教室に明かりが戻ると、ほっとしたように大きなため息をついて、やっと現実に戻る。朗読中は、現実と隔離するため、電気を消して和蝋燭1本の灯だけなのだ。そして、おやつタイム。まるで保育園のご褒美みたいだが、講座の最後は、テーマごとのお菓子を食べて終了となる。

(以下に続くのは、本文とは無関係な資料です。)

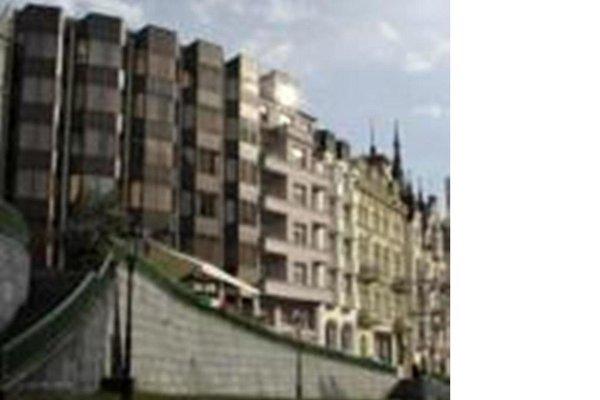 Lázeňský Hotel Tosca - фото 8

私の生業はカフェの店主としての仕事である。ケーキを焼き、コーヒーをおいしくいれるのが私の糧となる。当初は、来店につなげようというもくろみがあり、お菓子を振舞った。だが、参加者のほとんどが還暦越えであるため、隣県のカフェまで自力で足を伸ばそうという方は、ほとんどいないのだ。しかし、始めてしまったのだから、やめられない。
そうやめられないのだ。
何事も、止めどきを見失うと、自分の首を絞めることになる。
変化するのは、物事の常である。それを客観的に受け入れなければならないな。
おっと、そんなことじゃなかった。タイトルは「全力疾走」だった。
ワンステージ終えると、運動後の心地よい爽快感と、程よい疲労感に包まれ、「走り終えたなぁ」としみじみ感じるのであった。